• Exercise material

-- -- --

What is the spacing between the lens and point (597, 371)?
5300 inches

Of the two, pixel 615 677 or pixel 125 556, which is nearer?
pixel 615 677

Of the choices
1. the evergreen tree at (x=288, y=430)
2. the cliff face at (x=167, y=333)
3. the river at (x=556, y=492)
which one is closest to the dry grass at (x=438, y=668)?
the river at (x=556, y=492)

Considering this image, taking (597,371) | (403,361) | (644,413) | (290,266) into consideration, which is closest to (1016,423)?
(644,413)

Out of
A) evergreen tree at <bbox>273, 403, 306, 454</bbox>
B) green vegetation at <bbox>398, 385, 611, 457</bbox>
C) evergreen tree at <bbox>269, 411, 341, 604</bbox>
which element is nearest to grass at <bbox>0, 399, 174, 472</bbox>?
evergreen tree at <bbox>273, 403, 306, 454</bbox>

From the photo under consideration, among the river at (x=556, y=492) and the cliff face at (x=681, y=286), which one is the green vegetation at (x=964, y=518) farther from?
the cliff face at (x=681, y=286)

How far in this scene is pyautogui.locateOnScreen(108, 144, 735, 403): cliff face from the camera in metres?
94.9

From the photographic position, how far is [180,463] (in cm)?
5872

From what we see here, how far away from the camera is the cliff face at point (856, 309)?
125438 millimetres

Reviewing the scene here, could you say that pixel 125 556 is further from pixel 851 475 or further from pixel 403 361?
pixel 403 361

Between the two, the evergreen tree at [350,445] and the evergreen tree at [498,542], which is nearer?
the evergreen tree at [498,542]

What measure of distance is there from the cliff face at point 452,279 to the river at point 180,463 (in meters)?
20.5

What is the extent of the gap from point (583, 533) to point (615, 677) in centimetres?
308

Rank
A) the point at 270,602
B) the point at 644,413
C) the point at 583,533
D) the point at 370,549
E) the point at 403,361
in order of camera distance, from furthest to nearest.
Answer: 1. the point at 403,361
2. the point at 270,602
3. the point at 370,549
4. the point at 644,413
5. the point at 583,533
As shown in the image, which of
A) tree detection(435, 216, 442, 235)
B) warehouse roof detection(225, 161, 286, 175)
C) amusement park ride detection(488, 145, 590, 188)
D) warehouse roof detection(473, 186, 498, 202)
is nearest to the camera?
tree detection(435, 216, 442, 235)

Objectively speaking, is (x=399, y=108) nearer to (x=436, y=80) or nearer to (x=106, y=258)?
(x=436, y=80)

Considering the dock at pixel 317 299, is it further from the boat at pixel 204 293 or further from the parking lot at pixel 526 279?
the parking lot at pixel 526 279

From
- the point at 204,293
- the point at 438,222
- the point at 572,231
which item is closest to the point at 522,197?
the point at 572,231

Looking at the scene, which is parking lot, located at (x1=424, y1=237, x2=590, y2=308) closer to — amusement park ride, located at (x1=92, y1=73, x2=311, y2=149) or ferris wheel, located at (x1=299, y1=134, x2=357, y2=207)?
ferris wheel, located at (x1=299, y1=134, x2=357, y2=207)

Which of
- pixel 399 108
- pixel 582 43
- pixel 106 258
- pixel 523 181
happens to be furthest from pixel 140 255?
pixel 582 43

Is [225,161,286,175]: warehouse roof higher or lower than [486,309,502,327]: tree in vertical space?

-- -- --

Echo every row above verbatim, from first to last, without changing anything.

• The result
What is the spacing between the lens and point (597, 371)?
5300 inches

Of the two, pixel 615 677 or pixel 125 556, which is nearer?
pixel 615 677

Of the choices
1. the evergreen tree at (x=288, y=430)
2. the cliff face at (x=167, y=333)
3. the river at (x=556, y=492)
which one is closest to the dry grass at (x=438, y=668)?
the river at (x=556, y=492)

Considering this image, taking (597,371) | (403,361) | (644,413) | (290,266) into consideration, which is closest to (1016,423)?
(644,413)

Out of
A) evergreen tree at <bbox>273, 403, 306, 454</bbox>
B) green vegetation at <bbox>398, 385, 611, 457</bbox>
C) evergreen tree at <bbox>269, 411, 341, 604</bbox>
which element is nearest to grass at <bbox>0, 399, 174, 472</bbox>?
evergreen tree at <bbox>273, 403, 306, 454</bbox>

From the photo under consideration, among the river at (x=556, y=492) and the cliff face at (x=681, y=286), which one is the green vegetation at (x=964, y=518) farther from?
the cliff face at (x=681, y=286)

How far in this scene is pyautogui.locateOnScreen(108, 144, 735, 403): cliff face from the camera in metres?
94.9

From the photographic position, how far is [180,463] (in cm)?
5872

From what we see here, how far away from the camera is the cliff face at point (856, 309)?
125438 millimetres

Reviewing the scene here, could you say that pixel 125 556 is further from pixel 851 475 or further from pixel 403 361?
pixel 403 361

Between the two, the evergreen tree at [350,445] and the evergreen tree at [498,542], which is nearer?
the evergreen tree at [498,542]

What measure of distance is there from the cliff face at point 452,279 to the river at point 180,463 (in meters)?
20.5

What is the extent of the gap from point (583, 533) to point (615, 677) in centimetres?
308

Rank
A) the point at 270,602
B) the point at 644,413
C) the point at 583,533
D) the point at 370,549
E) the point at 403,361
in order of camera distance, from furthest to nearest.
Answer: 1. the point at 403,361
2. the point at 270,602
3. the point at 370,549
4. the point at 644,413
5. the point at 583,533
As shown in the image, which of
A) tree detection(435, 216, 442, 235)
B) warehouse roof detection(225, 161, 286, 175)
C) amusement park ride detection(488, 145, 590, 188)
D) warehouse roof detection(473, 186, 498, 202)
is nearest to the camera?
tree detection(435, 216, 442, 235)

Objectively speaking, is (x=399, y=108) nearer to (x=436, y=80) or nearer to (x=106, y=258)?
(x=436, y=80)

Considering the dock at pixel 317 299, is it further from the boat at pixel 204 293 or further from the parking lot at pixel 526 279?
the parking lot at pixel 526 279

From
- the point at 204,293
- the point at 438,222
- the point at 572,231
which item is closest to the point at 522,197?
the point at 572,231

Looking at the scene, which is parking lot, located at (x1=424, y1=237, x2=590, y2=308) closer to — amusement park ride, located at (x1=92, y1=73, x2=311, y2=149) or ferris wheel, located at (x1=299, y1=134, x2=357, y2=207)?
ferris wheel, located at (x1=299, y1=134, x2=357, y2=207)

Which of
- pixel 399 108
- pixel 582 43
- pixel 106 258
- pixel 523 181
happens to be furthest from pixel 140 255?
pixel 582 43

Is [225,161,286,175]: warehouse roof higher or lower than [486,309,502,327]: tree in vertical space?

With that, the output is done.